Yazarımız Mehmet Şal Yazdı" Tütün ve Akçaabat"

1800'lü yıllara kadar geçmişi dayanan tütün ekimi, Akçabaat'ın uzun süre sosyo ekonomik hayatına damga vurmuştur, Akçaabat'ın şehir ve köy hayatını her yönüyle şekillendirmiştir. Tütün, her bir hanenin hayatına benzer rotalar çizmiştir.

19. Yüzyıllar boyunca Trabzon vesilesi ile Akçaabat'ı gezip, kaleme alan batılı ve Anadolulu seyyahlar, Akçabaat'tan bahsederken muhakkak eserlerinde tütün ekiminden ve ticaretinden bahseder, ilçenin ekonomisi ve sosyal hayatındaki etkisi ve yerinden de söz etmişlerdir.

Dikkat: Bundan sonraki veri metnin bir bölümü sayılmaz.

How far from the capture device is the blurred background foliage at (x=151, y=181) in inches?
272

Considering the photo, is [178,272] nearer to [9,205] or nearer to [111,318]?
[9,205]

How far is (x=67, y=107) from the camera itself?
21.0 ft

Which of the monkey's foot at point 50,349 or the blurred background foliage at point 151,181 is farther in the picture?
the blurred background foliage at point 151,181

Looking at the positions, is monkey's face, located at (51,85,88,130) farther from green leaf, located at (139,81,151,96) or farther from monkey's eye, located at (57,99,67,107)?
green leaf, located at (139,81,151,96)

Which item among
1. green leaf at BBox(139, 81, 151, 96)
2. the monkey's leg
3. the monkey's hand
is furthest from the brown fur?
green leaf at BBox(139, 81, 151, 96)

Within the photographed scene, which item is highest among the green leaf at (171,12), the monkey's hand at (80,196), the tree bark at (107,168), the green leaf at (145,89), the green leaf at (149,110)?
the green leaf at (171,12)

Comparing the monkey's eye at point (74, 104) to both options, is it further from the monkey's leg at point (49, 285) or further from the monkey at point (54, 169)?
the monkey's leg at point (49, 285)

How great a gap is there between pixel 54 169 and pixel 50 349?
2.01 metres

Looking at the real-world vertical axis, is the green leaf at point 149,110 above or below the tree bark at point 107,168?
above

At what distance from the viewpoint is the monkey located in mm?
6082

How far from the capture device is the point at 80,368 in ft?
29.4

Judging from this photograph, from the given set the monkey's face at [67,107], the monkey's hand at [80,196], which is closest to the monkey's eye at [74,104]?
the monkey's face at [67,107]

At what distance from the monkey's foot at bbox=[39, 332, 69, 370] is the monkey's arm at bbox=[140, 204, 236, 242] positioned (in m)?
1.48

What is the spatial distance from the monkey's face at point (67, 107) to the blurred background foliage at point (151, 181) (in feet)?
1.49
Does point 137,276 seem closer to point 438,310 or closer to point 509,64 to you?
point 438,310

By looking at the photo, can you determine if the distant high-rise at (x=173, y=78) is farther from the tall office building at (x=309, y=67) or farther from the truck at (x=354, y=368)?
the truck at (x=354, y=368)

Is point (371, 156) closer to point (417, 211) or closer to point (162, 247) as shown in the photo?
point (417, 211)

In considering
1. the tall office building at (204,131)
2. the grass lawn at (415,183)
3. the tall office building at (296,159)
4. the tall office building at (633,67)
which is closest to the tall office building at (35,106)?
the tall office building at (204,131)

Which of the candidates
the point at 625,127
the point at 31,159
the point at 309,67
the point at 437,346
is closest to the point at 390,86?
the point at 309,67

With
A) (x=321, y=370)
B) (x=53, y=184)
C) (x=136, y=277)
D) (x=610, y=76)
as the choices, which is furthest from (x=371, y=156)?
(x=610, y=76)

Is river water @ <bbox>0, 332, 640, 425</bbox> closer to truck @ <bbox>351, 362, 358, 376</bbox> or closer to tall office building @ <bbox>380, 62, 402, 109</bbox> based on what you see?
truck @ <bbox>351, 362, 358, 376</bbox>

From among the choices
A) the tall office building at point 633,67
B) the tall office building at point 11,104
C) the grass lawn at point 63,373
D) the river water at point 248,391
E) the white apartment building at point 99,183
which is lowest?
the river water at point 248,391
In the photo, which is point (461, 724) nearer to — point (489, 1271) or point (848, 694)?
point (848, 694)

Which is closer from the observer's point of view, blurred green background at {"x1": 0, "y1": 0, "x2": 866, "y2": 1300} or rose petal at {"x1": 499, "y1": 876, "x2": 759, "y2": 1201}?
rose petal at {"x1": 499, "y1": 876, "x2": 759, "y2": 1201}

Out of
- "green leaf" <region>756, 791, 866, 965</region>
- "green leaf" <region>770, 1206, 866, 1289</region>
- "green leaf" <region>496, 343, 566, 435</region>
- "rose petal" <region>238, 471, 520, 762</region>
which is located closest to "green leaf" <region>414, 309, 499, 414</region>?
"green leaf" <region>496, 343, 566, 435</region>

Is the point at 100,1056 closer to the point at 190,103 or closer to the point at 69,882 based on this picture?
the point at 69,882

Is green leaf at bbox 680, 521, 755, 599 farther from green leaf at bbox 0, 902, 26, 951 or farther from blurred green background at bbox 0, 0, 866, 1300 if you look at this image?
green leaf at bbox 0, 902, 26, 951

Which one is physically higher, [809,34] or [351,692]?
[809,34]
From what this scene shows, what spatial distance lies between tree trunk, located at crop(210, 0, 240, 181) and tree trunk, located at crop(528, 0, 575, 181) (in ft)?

Seyahatnameler ve Osmanlı Tahrir defterlerine bakıldığında, şehrin ve köylerinin hayatında tütün ekimi ve elde edilen ürünün ticari değeri, girdisinin önemi kendini göstermekte, üretilen tütünün İstanbul'a, Tuna ağzına ve Rusya'ya ihracat edildiği belirtilmektedir. Öncelikle Kalanima kıyısı ve yükseklerinde sonrasında ilçenin kıyı şeridinde Yıldızlı, Söğütlü, Darıca, Salacık, Akçakale ilerleyen dönemlerde köylerinde ekiminin yaygınlaştığı görülmektedir. Ama her bölgenin tütün kalitesi birbirinden farklı olurdu. A grad, B grad gibi derece ve kalite farkları olurdu. Tabiki, bu derece farkı fiyatında da etkisini gösteriyordu.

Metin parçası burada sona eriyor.